Background Angiogenesis, a hallmark of glioblastoma, can potentially be targeted by inhibiting the VEGF pathway using bevacizumab, a humanized monoclonal antibody against VEGF-A. This study was designed to determine the efficacy and safety of these regimens in the cooperative group setting. Methods Eligibility included age ≥ 18, recurrent or progressive GBM after standard chemoradiation. Treatment was intravenous bevacizumab 10 mg/kg and either irinotecan (CPT) 125 mg/m2 every 2 weeks or temozolomide (TMZ) 75–100 mg/m2 day 1–21 of 28 day cycle. Accrual goal was 57 eligible patients per arm. Primary endpoint was 6 month progression-free survival (6-m PFS); a predetermined rate of ≥ 35% to declare efficacy. Results 60 eligible patients were enrolled on TMZ arm and 57 patients on CPT arm.
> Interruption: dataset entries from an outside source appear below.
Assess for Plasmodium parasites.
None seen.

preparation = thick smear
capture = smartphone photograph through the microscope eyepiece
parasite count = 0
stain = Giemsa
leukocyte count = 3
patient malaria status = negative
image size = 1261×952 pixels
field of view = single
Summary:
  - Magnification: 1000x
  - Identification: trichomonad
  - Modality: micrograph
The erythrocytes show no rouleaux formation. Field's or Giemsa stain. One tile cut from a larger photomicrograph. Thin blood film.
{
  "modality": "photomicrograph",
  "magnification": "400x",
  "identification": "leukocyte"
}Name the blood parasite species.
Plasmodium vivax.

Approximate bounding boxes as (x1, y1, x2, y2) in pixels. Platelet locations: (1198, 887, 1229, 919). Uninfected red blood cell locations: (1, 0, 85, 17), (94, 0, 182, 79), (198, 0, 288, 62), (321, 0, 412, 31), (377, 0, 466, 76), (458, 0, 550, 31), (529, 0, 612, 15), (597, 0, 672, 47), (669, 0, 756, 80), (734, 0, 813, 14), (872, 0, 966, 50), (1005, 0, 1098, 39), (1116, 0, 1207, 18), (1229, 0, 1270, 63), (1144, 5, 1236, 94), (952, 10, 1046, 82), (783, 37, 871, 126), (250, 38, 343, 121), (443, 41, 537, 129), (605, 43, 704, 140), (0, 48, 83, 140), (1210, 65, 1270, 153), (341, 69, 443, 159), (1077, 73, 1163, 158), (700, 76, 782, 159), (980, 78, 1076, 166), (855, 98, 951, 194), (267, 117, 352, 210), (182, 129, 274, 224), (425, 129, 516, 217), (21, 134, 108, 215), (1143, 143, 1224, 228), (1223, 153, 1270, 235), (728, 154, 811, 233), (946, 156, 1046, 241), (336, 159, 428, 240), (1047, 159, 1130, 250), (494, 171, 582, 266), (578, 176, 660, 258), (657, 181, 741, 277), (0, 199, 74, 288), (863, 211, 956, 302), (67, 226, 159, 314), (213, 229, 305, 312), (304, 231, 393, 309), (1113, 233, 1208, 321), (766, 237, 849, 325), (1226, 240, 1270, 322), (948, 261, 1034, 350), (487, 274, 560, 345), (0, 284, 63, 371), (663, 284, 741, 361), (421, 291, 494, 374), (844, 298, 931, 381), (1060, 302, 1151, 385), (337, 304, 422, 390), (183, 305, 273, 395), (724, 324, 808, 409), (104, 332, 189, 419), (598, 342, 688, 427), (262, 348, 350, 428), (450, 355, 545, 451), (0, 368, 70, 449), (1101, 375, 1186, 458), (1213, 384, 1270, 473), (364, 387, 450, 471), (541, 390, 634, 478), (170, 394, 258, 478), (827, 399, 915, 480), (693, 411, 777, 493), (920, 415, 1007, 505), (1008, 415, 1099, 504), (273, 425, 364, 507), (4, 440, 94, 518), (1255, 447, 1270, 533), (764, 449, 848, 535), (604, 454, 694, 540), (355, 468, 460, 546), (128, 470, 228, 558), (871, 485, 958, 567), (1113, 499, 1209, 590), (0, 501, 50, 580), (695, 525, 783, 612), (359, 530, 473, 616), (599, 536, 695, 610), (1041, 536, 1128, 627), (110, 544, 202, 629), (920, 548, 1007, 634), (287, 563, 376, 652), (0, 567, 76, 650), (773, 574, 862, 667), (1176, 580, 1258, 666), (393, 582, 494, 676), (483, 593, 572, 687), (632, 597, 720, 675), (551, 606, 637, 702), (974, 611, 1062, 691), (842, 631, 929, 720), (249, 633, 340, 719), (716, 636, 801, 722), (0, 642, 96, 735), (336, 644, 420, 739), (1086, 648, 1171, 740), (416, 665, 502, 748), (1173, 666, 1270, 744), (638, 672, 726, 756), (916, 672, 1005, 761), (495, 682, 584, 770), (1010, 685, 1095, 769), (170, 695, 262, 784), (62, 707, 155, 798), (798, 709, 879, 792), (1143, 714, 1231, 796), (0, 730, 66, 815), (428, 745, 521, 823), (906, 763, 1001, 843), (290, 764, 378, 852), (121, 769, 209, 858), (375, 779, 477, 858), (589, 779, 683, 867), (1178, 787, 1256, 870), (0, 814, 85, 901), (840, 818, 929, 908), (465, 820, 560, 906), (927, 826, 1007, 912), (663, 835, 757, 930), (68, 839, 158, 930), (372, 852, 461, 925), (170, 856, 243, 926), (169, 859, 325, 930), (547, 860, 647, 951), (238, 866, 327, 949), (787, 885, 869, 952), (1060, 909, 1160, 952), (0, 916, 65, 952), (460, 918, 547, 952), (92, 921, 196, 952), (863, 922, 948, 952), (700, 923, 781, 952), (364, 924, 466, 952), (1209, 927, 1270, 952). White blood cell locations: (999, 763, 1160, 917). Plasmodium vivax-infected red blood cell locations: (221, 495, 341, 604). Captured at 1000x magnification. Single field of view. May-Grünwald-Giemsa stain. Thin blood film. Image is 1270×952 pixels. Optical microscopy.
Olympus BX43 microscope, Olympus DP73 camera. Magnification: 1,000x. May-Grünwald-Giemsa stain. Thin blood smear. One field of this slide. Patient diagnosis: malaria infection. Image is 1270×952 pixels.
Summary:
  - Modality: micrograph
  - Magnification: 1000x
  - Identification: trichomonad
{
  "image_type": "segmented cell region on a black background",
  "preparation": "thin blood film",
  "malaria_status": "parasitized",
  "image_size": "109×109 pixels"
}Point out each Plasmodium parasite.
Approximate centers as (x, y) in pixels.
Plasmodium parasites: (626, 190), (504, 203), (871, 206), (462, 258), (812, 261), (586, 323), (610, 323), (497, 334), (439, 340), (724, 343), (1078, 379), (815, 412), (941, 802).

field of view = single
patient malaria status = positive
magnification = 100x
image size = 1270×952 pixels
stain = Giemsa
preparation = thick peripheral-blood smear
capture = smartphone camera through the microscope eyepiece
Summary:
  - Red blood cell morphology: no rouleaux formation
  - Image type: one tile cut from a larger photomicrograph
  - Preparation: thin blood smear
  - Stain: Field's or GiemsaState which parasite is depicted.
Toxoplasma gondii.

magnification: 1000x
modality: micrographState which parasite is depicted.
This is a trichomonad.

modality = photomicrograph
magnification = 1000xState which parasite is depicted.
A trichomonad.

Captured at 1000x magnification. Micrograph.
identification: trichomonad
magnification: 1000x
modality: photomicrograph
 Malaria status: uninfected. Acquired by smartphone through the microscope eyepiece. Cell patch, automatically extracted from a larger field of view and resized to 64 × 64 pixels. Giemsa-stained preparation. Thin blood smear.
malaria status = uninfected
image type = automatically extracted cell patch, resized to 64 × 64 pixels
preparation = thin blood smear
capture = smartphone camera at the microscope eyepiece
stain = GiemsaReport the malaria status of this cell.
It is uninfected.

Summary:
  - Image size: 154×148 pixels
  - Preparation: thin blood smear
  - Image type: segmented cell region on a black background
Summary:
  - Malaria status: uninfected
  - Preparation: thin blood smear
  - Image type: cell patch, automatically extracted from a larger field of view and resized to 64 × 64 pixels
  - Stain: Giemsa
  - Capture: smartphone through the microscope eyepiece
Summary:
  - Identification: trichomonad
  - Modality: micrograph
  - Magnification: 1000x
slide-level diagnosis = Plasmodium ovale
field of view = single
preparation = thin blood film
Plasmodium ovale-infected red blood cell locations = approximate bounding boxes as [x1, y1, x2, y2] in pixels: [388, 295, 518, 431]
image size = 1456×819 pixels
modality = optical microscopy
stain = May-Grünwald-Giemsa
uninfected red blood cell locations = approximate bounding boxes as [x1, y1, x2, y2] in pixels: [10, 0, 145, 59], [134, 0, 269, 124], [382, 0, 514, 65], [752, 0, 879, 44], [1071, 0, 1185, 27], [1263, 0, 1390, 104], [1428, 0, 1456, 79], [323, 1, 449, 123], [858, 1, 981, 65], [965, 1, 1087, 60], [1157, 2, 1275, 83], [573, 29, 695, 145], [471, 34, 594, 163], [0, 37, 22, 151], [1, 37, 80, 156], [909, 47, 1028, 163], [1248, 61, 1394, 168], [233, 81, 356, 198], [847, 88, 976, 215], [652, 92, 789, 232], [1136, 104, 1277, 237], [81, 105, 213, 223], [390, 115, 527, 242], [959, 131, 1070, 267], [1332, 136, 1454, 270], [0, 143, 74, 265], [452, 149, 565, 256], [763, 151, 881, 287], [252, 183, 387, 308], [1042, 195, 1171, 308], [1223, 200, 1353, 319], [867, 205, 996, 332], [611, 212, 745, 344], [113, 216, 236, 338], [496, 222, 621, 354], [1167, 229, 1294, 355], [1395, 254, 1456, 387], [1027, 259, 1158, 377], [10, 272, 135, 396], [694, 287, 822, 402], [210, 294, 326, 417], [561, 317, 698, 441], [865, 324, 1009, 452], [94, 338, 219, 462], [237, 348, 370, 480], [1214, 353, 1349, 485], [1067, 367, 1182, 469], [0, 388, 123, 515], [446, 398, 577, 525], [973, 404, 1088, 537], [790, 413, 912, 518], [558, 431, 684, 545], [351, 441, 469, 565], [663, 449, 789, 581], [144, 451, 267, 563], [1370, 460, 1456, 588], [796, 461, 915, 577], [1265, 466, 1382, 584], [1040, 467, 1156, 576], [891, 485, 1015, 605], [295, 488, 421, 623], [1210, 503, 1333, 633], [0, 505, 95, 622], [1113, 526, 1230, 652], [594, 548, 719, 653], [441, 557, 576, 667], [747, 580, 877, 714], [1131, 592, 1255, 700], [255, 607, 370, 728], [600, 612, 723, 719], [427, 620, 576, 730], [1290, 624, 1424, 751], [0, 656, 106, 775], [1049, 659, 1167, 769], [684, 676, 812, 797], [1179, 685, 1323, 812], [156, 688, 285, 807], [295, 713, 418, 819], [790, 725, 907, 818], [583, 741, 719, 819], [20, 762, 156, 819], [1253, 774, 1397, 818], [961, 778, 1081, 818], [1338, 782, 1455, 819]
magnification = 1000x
Median age was 56, median KPS was 80. For TMZ arm, the 6-m-PFS rate was 39%(23/59); for the CPT arm, the 6-m-PFS rate was 38.6% (22/57). Objective responses: TMZ arm had 2(3%) CR, 9(16%) PR; CPT arm had 2(4%) CR, 13(24%) PR. Overall there was moderate toxicity: TMZ arm with 33(55%) grade 3, 11(18%) grade 4, and 1(2%) grade 5(fatal) toxicities; CPT arm had 22(39%) grade 3, 7(12%) grade 4, and 3(5%) grade 5 toxicities. Conclusions The 6-m-PFS surpassed the predetermined efficacy threshold for both arms, corroborating the efficacy of bevacizumab and CPT and confirming activity for bevacizumab and protracted TMZ for recurrent/progressive GBM, even after prior temozolomide exposure. Toxicities were within anticipated frequencies with a moderately high rate of venous thrombosis, moderate hypertension and one intracranial hemorrhage.